None of this occurred, God be praised, but it could have, something the participants in D-Day well understood.
Good case could be made that June 22, 1941 was the most significant date. On that date, Hitler launched the invasion campaign against the USSR and threw most of his forces eastward. Had he concentrated on the west and left Stalin out of it, very good chance he would have prevailed. Good thing that he was so arrogant he really thought he could win on both fronts.
The Germans feared that the Soviet Union would launch their own attack soon enough. If Hitler had decided against invading the Soviet Union, he still would have had to leave substantial defensive forces along the long Soviet-German border. Hitler also assumed that the US would get involved in the war sooner or later. He assumed time was not on his side, and in that he was probably correct.

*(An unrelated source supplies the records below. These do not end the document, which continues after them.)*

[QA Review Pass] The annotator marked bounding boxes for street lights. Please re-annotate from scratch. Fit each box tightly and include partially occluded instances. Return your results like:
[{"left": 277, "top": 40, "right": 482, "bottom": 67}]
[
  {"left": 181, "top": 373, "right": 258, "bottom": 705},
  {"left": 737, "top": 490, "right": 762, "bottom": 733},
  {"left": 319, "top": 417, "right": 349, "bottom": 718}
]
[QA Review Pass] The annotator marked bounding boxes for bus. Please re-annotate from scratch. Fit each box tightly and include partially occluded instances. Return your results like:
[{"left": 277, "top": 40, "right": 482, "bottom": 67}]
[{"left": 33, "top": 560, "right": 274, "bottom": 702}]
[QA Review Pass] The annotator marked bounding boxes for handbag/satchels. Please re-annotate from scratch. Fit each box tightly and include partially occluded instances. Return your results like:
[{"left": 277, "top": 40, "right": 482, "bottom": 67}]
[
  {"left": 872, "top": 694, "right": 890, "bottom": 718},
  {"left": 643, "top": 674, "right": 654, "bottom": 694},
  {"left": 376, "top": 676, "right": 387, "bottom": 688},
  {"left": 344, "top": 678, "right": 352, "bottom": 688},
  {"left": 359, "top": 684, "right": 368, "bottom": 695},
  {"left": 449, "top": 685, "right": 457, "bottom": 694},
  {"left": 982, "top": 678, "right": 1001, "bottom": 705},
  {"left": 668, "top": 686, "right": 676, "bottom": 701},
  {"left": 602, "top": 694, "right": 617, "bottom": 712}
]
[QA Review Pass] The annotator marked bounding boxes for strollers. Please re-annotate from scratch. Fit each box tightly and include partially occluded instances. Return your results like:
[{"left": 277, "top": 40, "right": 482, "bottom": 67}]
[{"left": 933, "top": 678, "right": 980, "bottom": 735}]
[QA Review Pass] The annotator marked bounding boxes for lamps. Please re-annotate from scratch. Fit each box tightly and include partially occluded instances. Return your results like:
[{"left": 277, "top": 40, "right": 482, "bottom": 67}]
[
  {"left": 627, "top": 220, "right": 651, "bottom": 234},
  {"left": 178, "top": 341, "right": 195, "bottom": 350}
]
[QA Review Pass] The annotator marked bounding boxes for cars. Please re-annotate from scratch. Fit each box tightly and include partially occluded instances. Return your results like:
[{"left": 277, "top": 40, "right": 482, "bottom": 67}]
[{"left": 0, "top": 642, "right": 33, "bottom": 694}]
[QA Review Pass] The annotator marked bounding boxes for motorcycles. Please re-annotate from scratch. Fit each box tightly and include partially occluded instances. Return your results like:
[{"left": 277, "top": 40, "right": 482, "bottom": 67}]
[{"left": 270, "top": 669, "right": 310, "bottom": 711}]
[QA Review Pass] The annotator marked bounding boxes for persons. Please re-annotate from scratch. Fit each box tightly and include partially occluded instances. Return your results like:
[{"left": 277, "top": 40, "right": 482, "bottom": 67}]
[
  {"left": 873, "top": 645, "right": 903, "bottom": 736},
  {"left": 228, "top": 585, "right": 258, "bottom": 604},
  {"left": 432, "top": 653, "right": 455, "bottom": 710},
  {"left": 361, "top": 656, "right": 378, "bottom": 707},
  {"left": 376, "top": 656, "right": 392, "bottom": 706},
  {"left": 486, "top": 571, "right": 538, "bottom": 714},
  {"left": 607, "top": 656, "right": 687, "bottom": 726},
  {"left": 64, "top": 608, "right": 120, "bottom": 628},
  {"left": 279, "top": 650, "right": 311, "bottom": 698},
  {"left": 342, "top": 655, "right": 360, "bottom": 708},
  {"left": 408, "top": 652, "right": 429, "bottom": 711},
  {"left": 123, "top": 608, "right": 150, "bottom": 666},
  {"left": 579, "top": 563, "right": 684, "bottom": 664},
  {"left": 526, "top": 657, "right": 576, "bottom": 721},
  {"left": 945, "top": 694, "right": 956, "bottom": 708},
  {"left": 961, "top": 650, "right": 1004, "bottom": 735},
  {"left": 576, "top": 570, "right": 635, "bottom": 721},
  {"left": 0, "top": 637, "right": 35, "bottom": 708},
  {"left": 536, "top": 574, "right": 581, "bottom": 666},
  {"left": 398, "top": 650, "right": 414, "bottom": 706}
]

On the other hand, troops positioned in a waiting posture on Germany’s eastern borders would have remained live troops. Those fed to the Russian meat grinder were decidedly no longer live troops.
As such, I think it would have given Germany greater flexibility in the longer run.
would have remained live troops.
At least until Stalin choose to attack. Pacts between demons are not usually very stable.
pacts among demons are not usually very stable
At the risk of painting with a broad brush, I suggest that a network of such pacts is what makes our current world feel so precariously unstable.
There are a lot of ways we end up with the US, English, and Russian troops meeting somewhere around Paris.